__THE TASK__
Every record must be copied out exactly.
── THE RECORDS ──
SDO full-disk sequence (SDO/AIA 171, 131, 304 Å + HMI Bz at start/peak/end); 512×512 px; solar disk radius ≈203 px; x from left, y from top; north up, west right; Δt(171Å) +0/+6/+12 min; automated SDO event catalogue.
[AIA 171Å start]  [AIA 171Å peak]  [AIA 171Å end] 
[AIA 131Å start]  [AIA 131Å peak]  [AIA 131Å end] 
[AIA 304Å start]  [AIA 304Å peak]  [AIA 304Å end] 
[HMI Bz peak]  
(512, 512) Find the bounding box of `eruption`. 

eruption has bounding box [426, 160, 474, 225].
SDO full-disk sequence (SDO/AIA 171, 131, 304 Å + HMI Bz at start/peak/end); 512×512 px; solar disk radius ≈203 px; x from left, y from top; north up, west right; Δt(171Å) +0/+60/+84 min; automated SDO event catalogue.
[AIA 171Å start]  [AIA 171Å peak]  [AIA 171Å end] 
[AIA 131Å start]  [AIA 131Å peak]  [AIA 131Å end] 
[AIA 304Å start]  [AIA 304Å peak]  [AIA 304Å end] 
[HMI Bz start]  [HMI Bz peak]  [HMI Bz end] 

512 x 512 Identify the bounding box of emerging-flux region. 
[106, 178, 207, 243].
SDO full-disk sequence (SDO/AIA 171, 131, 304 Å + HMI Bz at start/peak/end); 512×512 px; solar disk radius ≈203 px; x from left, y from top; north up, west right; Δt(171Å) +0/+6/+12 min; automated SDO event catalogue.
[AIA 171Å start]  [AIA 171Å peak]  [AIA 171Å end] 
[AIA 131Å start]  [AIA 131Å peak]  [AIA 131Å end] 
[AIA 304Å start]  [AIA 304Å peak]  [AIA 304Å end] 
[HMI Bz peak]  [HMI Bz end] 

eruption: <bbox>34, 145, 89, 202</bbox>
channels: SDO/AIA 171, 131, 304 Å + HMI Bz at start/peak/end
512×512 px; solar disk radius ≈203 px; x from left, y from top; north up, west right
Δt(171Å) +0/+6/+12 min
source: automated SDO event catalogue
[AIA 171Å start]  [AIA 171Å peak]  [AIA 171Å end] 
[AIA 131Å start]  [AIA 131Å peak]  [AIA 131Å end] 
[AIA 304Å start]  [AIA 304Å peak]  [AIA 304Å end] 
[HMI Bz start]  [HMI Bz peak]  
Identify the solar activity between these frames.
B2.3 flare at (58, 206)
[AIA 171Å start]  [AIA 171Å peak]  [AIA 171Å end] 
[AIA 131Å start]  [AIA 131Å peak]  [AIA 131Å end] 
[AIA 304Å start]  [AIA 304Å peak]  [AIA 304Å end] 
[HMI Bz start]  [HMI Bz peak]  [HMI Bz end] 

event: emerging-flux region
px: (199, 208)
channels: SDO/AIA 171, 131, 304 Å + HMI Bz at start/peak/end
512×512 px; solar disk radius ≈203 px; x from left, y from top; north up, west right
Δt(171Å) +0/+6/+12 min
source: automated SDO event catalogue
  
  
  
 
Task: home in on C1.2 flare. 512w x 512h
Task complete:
───
__TASK OUTPUT__
SDO full-disk sequence (SDO/AIA 171, 131, 304 Å + HMI Bz at start/peak/end); 512×512 px; solar disk radius ≈203 px; x from left, y from top; north up, west right; Δt(171Å) +0/+6/+12 min; automated SDO event catalogue.
[AIA 171Å start]  [AIA 171Å peak]  [AIA 171Å end] 
[AIA 131Å start]  [AIA 131Å peak]  [AIA 131Å end] 
[AIA 304Å start]  [AIA 304Å peak]  [AIA 304Å end] 
[HMI Bz peak]  
(512, 512) Find the bounding box of `eruption`. 

eruption has bounding box [426, 160, 474, 225].
SDO full-disk sequence (SDO/AIA 171, 131, 304 Å + HMI Bz at start/peak/end); 512×512 px; solar disk radius ≈203 px; x from left, y from top; north up, west right; Δt(171Å) +0/+60/+84 min; automated SDO event catalogue.
[AIA 171Å start]  [AIA 171Å peak]  [AIA 171Å end] 
[AIA 131Å start]  [AIA 131Å peak]  [AIA 131Å end] 
[AIA 304Å start]  [AIA 304Å peak]  [AIA 304Å end] 
[HMI Bz start]  [HMI Bz peak]  [HMI Bz end] 

512 x 512 Identify the bounding box of emerging-flux region. 
[106, 178, 207, 243].
SDO full-disk sequence (SDO/AIA 171, 131, 304 Å + HMI Bz at start/peak/end); 512×512 px; solar disk radius ≈203 px; x from left, y from top; north up, west right; Δt(171Å) +0/+6/+12 min; automated SDO event catalogue.
[AIA 171Å start]  [AIA 171Å peak]  [AIA 171Å end] 
[AIA 131Å start]  [AIA 131Å peak]  [AIA 131Å end] 
[AIA 304Å start]  [AIA 304Å peak]  [AIA 304Å end] 
[HMI Bz peak]  [HMI Bz end] 

eruption: <bbox>34, 145, 89, 202</bbox>
channels: SDO/AIA 171, 131, 304 Å + HMI Bz at start/peak/end
512×512 px; solar disk radius ≈203 px; x from left, y from top; north up, west right
Δt(171Å) +0/+6/+12 min
source: automated SDO event catalogue
[AIA 171Å start]  [AIA 171Å peak]  [AIA 171Å end] 
[AIA 131Å start]  [AIA 131Å peak]  [AIA 131Å end] 
[AIA 304Å start]  [AIA 304Å peak]  [AIA 304Å end] 
[HMI Bz start]  [HMI Bz peak]  
Identify the solar activity between these frames.
B2.3 flare at (58, 206)
[AIA 171Å start]  [AIA 171Å peak]  [AIA 171Å end] 
[AIA 131Å start]  [AIA 131Å peak]  [AIA 131Å end] 
[AIA 304Å start]  [AIA 304Å peak]  [AIA 304Å end] 
[HMI Bz start]  [HMI Bz peak]  [HMI Bz end] 

event: emerging-flux region
px: (199, 208)
channels: SDO/AIA 171, 131, 304 Å + HMI Bz at start/peak/end
512×512 px; solar disk radius ≈203 px; x from left, y from top; north up, west right
Δt(171Å) +0/+6/+12 min
source: automated SDO event catalogue
  
  
  
 
Task: home in on C1.2 flare. 512w x 512h
Task complete:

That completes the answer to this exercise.